第8話

どのくらいそうしていただろうか。
気付けば、嵐の後の静けさのような静寂が辺りを包んでいた。
マットな宵闇が静けさに乗じたかのようにやってきて、辺りを覆っている。
(終わったの……?)
綾は恐る恐る立ち上がった。
(終わったのなら、何故不二子さんは戻ってこないの……?)
綾は周囲に目をこらした。
何もない。
少なくとも動くものは。
綾はそろそろとダンボールの隙間から抜け出ると、足音を立てないように気をつけながら屋外に出た。

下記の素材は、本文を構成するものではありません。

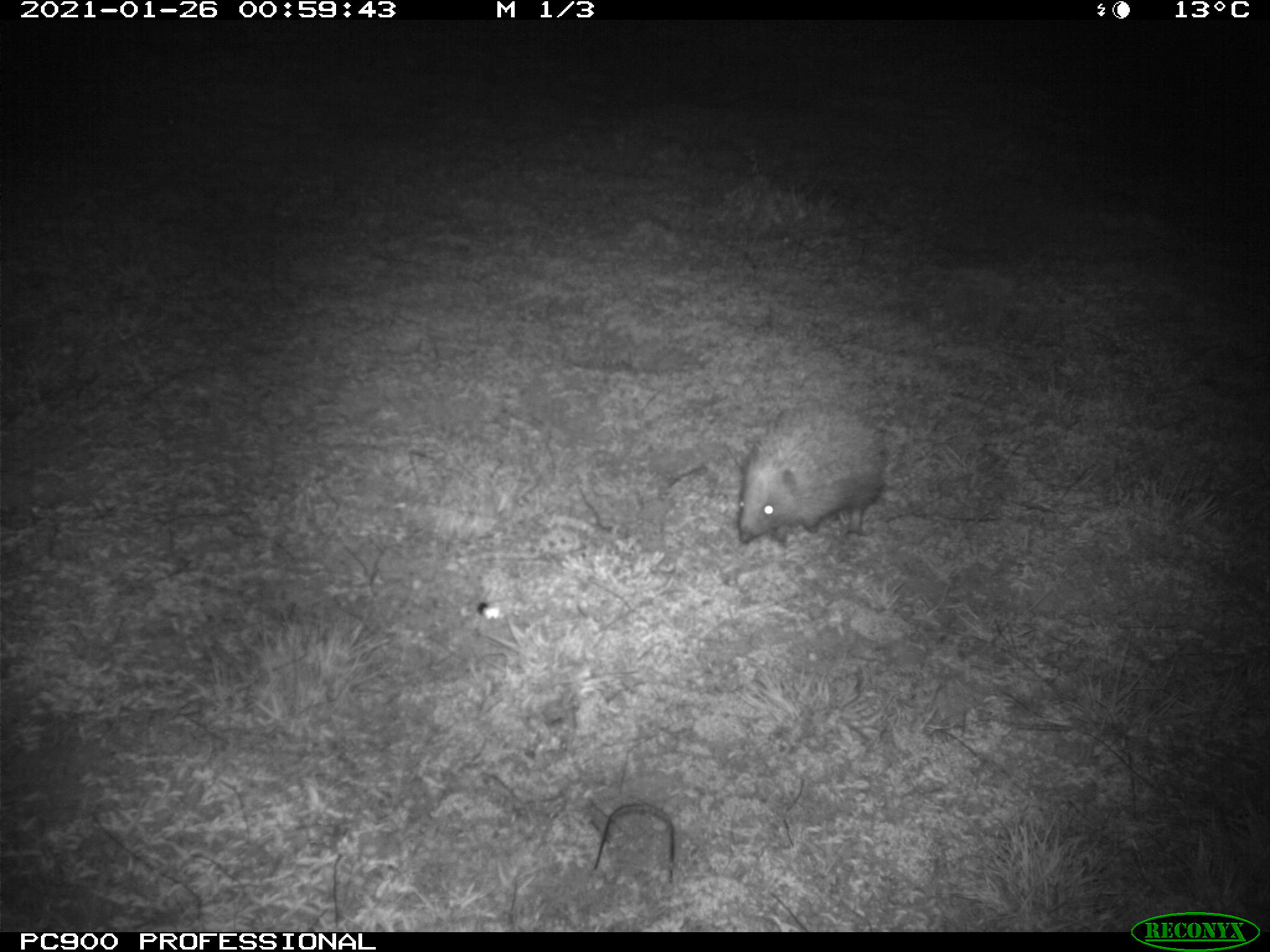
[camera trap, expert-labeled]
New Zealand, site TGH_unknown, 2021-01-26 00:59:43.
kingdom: Animalia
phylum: Chordata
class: Mammalia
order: Eulipotyphla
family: Erinaceidae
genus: Erinaceus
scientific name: Erinaceus europaeus europaeus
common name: european hedgehog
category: hedgehog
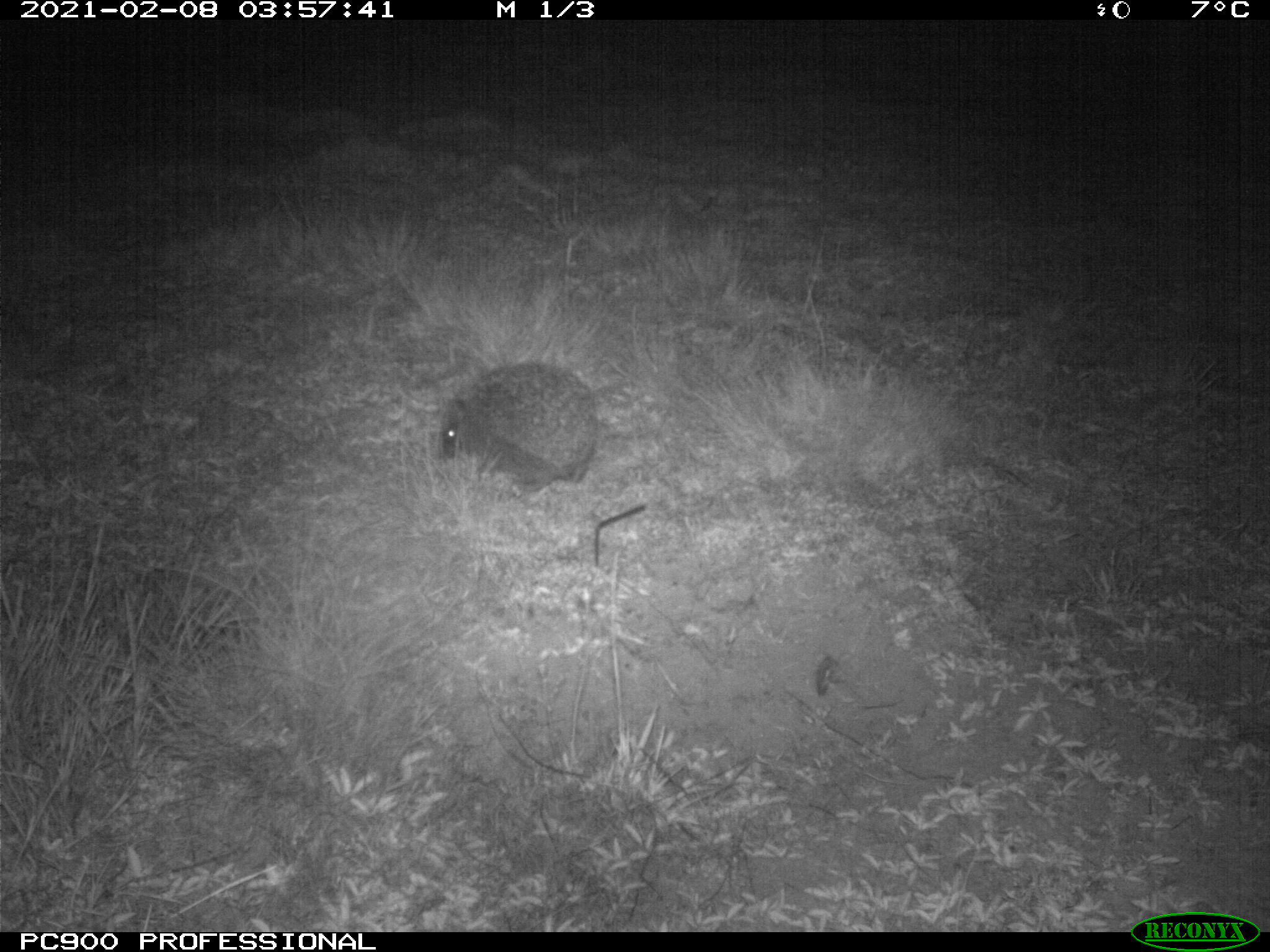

心なしか早足になりながら破れたフェンスをくぐり、不二子が車をとめた場所へ向かった。
「あ……」
黒こげになりまだくすぶっているミニクーパーを見た時、綾は小さく声をあげた。
記憶の隅に押し込めていたあの記憶がフラッシュバックする。
大好きなママ、真っ赤な炎、焼け落ちて真っ黒になった家の残骸。
飛び交う怒号、サイレンの音、そして次元の声。
あの時見たもの、聞いたものが、今目の前で起こっているかのように鮮明に蘇る。
寒くもないのに体がカタカタと震え、綾は両手で自分の体を抱きしめた。
逃げなきゃ。
ここから逃げなきゃ。
綾は足がすくみそうになるのをこらえて走り出した。